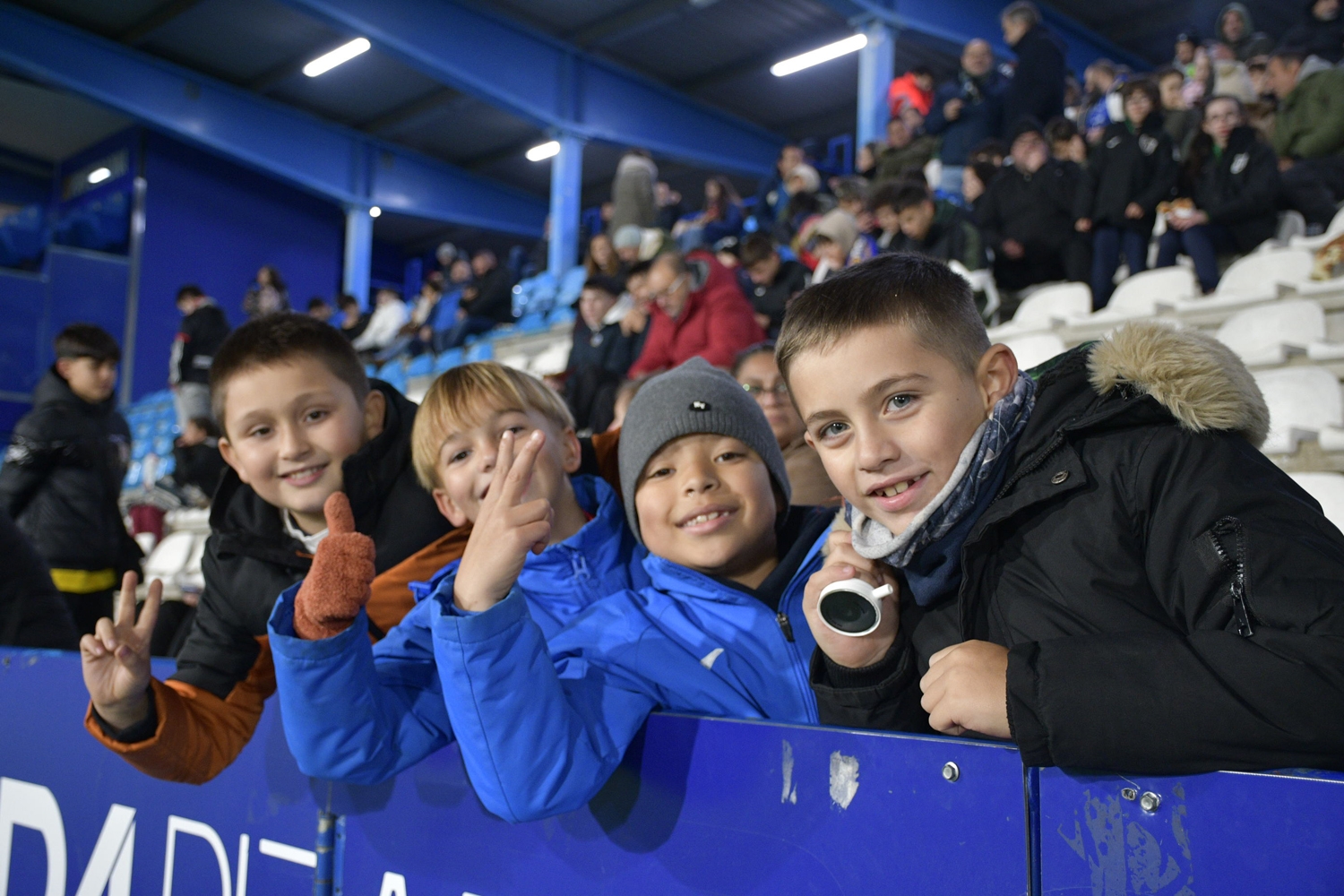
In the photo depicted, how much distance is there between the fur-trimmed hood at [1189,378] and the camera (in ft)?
3.48

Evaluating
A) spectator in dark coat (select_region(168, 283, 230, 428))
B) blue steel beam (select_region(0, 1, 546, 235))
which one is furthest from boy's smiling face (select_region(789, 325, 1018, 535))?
blue steel beam (select_region(0, 1, 546, 235))

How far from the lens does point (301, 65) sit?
51.3 ft

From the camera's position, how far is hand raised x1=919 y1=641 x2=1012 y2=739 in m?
0.96

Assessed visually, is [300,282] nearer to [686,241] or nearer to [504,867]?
[686,241]

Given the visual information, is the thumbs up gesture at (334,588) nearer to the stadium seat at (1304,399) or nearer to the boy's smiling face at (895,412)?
the boy's smiling face at (895,412)

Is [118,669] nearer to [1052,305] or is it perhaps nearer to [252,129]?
[1052,305]

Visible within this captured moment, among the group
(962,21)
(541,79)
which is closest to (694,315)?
(962,21)

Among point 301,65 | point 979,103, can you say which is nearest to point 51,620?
point 979,103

_ _ _ _ _

• SHORT EXERCISE
Could you copy every entry above word for word, leaving out the pictures?

• RESULT OF THE EXERCISE
In the photo depicted, how much distance is there between the fur-trimmed hood at [1189,378] and the camera (in ft)?
3.48

Evaluating
A) spectator in dark coat (select_region(168, 283, 230, 428))
B) blue steel beam (select_region(0, 1, 546, 235))
which one is furthest from boy's smiling face (select_region(789, 325, 1018, 535))?
blue steel beam (select_region(0, 1, 546, 235))

How far from the lens does point (301, 65) sit?
51.3 ft

From the camera's position, how far is hand raised x1=919 y1=641 x2=1012 y2=739 in m?
0.96

Assessed visually, is [300,282] nearer to [686,241] or nearer to [504,867]?
[686,241]

Given the visual information, is the thumbs up gesture at (334,588) nearer to the stadium seat at (1304,399) or nearer to the boy's smiling face at (895,412)?
the boy's smiling face at (895,412)

Is [118,669] nearer to [1052,305] or is it perhaps nearer to [252,129]?
[1052,305]

Visible within this captured moment, among the group
(962,21)
(541,79)
which is closest to (694,315)?
(962,21)

Among point 301,65 | point 979,103, can you say which is nearest to point 51,620?
point 979,103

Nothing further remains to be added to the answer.